*PROVIDED PASSAGE*
You may find you need to use the twin (or triplet) exclusion rules in order to solve more challenging Sudoku puzzles. It is the strategy to use when simpler strategies have been applied and you are still stuck. In essence it is all about spotting matching patterns of possibilities in a group (row, column or region). Spotting these groups takes time and it is difficult to keep track of these in your head, so this is where you need pencil and paper (or the Sudoku Dragon puzzle solver).

If you have two or more unallocated squares in a region and there are two numbers that can only go in the same two squares and no others in that group you have a twin. This does not directly help to allocate squares as the number could go in either of them. However, if the two squares have another possible number then this number can be safely eliminated as an option. It is excluded because of the presence of the **hidden twin** in the group. Studying an example is the best way to get your mind around this rule.

Look at this 4x4 grid. There are a lot of easier squares that could be filled in, but we've ignored them as we are illustrating the hidden twin rule. Look at the green region Aa, none of the squares have yet been allocated. Both **2** and **3** must go somewhere in the region but it turns out that there are only two possible squares. So we have detected a twin {2,3} in squares **Aa** and **Ba**. Because of this twin the possibility of a **1** in
square **Aa** can be knocked out. Also square **Ba** looked like it might be a **4** but this too can be excluded due to the same {2, 3} twin. How does this work? There are only two ways that the twin of {2, 3} can be allocated, either the **2** in **Aa** and **3** in **Ba** or alternatively **3** in **Aa** and **2** in **Ba**. These are the only two ways that {2, 3} can be set in this region. So in both of the two possible ways the squares **Aa** and **Ba** are allocated. This does not allow the possibility of the **1** being allocated in **Aa** or the **4** being allocated in **Ba** - they must be allocated somewhere elsewhere in the group. Whenever there are the same number of possibilities restricted to the same number of squares this logic can be applied. [See the theory page for further explanation.] **Note**: The rule for twins extends to triplets too. If you find that three symbols have only three shared possible squares in a group (row, column or region) then all other possibilities in these three squares can be discounted. And on it goes, the same sort of rule applies to quadruplets, quintuplets etc. but these are very rarely found in real Sudoku puzzles.

*ROWS*

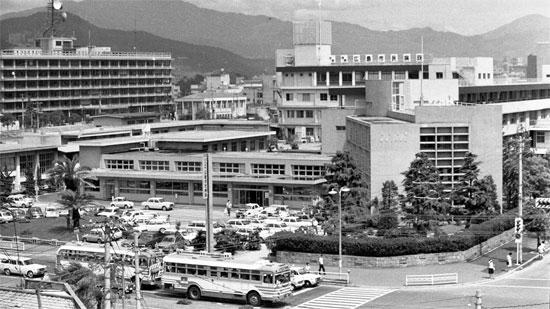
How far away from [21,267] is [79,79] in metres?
63.0

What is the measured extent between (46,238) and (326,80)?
36.8 meters

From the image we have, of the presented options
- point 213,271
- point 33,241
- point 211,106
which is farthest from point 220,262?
point 211,106

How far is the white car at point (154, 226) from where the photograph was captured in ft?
118

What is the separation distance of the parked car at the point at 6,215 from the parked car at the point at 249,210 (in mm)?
9748

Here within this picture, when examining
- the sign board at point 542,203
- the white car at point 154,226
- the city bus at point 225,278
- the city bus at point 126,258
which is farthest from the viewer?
the white car at point 154,226

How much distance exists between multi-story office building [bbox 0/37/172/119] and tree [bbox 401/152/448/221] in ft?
183

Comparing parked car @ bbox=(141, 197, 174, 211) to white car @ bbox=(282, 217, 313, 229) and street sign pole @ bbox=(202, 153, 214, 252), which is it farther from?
street sign pole @ bbox=(202, 153, 214, 252)

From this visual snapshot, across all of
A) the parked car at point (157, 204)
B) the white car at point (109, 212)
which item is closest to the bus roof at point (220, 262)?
the white car at point (109, 212)

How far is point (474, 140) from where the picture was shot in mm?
37750

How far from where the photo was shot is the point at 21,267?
29266 mm

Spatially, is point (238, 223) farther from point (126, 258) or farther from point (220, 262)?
point (220, 262)

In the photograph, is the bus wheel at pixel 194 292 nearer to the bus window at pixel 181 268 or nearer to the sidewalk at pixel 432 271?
the bus window at pixel 181 268

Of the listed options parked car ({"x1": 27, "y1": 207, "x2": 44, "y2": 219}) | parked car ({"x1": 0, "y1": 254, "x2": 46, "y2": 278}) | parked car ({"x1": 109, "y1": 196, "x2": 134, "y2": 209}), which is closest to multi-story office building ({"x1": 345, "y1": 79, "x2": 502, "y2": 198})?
parked car ({"x1": 109, "y1": 196, "x2": 134, "y2": 209})

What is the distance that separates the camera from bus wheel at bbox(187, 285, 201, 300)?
25531mm
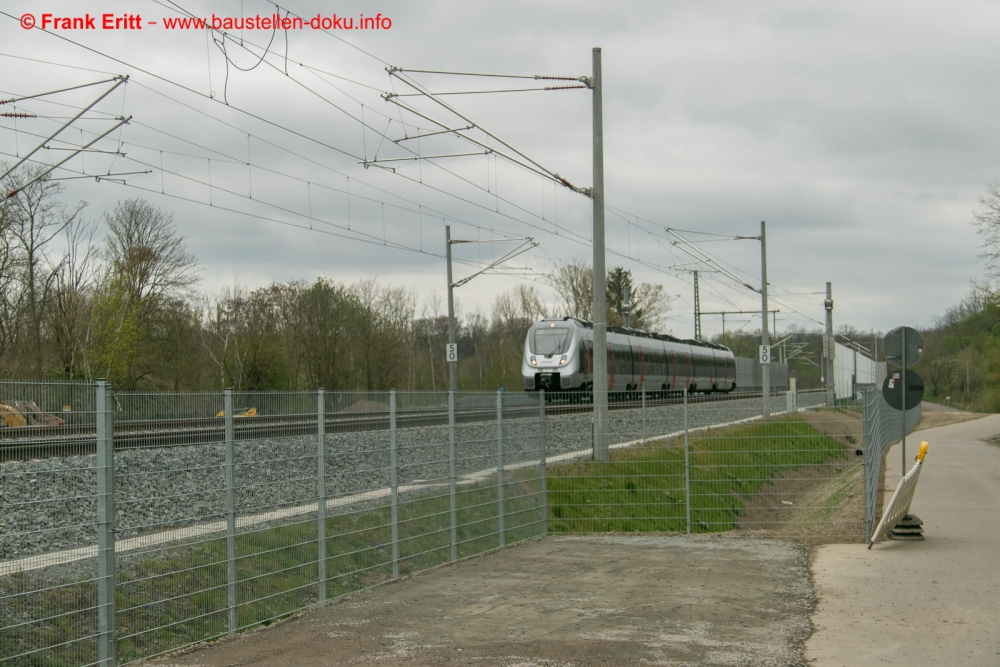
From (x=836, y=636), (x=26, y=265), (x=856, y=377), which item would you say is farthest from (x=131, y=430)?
(x=856, y=377)

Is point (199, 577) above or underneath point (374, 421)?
underneath

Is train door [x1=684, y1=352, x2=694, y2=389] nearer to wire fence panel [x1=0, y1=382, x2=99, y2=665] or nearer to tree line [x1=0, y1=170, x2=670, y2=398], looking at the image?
tree line [x1=0, y1=170, x2=670, y2=398]

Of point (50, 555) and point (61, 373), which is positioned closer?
point (50, 555)

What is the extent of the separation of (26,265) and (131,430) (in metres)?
35.5

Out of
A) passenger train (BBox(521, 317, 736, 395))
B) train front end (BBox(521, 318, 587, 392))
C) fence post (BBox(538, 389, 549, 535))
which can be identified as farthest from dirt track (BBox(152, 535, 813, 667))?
train front end (BBox(521, 318, 587, 392))

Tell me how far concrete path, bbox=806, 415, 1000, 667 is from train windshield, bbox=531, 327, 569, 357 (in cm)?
1884

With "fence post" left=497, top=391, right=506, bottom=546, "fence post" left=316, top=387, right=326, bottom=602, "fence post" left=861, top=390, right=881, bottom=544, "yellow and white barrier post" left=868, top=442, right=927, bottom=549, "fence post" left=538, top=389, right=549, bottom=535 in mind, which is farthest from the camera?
"fence post" left=538, top=389, right=549, bottom=535

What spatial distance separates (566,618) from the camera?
8828 mm

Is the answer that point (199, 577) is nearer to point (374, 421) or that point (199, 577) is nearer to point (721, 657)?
point (374, 421)

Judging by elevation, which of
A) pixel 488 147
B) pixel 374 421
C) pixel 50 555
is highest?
pixel 488 147

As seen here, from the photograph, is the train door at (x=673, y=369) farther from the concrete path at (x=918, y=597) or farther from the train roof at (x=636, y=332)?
the concrete path at (x=918, y=597)

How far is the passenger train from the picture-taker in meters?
35.0

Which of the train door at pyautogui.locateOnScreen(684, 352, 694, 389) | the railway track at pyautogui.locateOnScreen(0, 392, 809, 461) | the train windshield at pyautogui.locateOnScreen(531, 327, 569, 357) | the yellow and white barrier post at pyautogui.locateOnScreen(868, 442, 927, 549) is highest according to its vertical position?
the train windshield at pyautogui.locateOnScreen(531, 327, 569, 357)

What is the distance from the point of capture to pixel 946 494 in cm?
1916
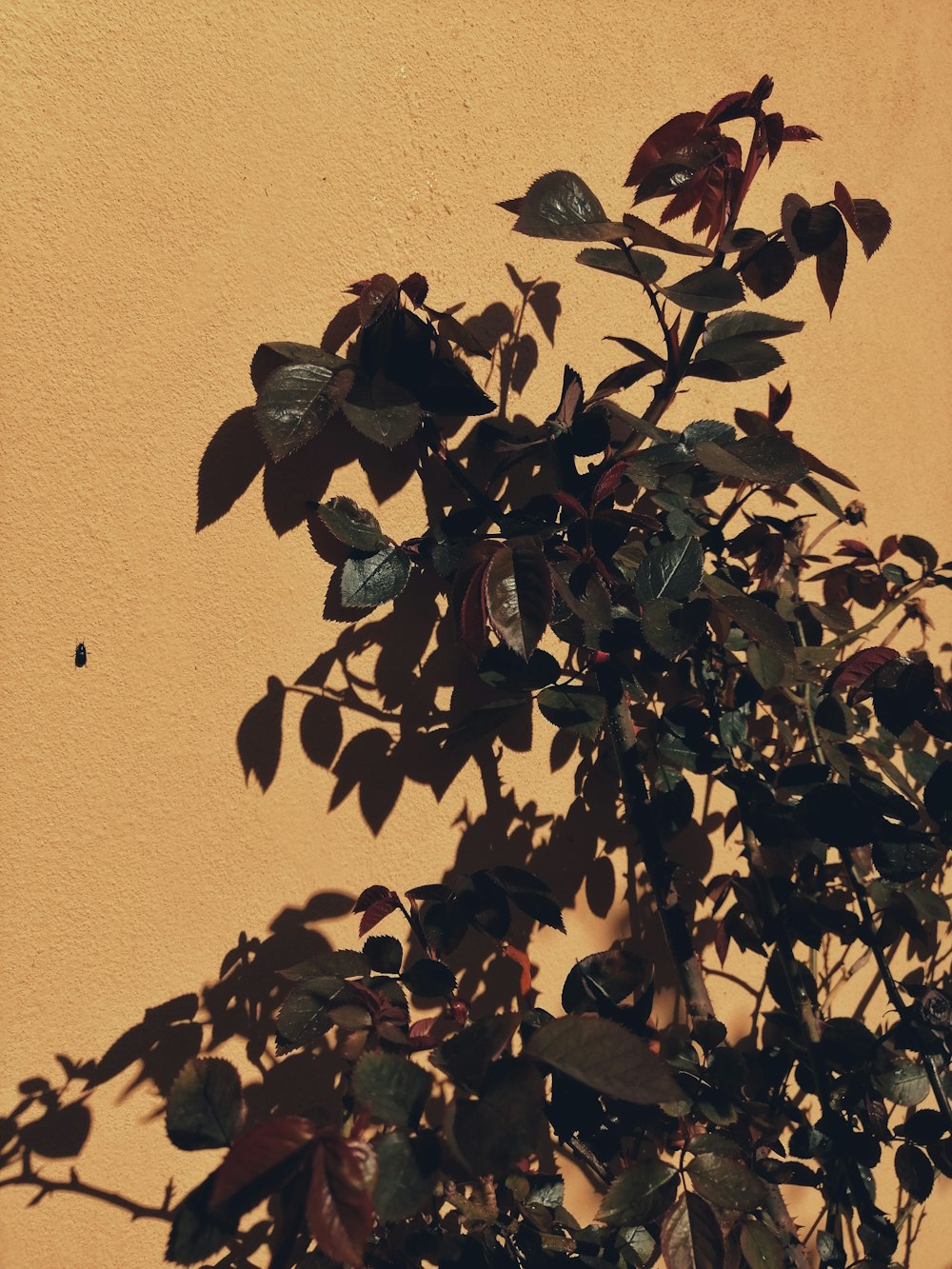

*GIVEN EXERCISE A*
Can you sum up the Sudoku twin exclusion text in two sentences?
*GIVEN EXERCISE B*
Could you carry the Sudoku twin exclusion text further, picking up right after its last sentence?
The records were drawn from a separate source.

*WRITTEN ANSWER A*
When two numbers in a group (row, column or region) can go only in the same two squares, they form a hidden twin, and any other possible numbers in those two squares can be eliminated. The same rule extends to triplets and beyond, though quadruplets and larger sets are very rarely found in real Sudoku puzzles.

*WRITTEN ANSWER B*
Our Sudoku Dragon software has a free tutorial that explains twins in more detail with an animated guide.

This rule is named the hidden twin rule as the twins are only found by considering other squares in the group. Discovering the twins is the challenge.

## Naked Twin exclusion rule

Another way to exclude possibilities in a group is with **naked twins**. In this case the twin squares are evident on their own (and so they are termed 'naked' to distinguish them from the previous 'hidden' case) and these are used to exclude possibilities in other squares in the same group. Here's how it works.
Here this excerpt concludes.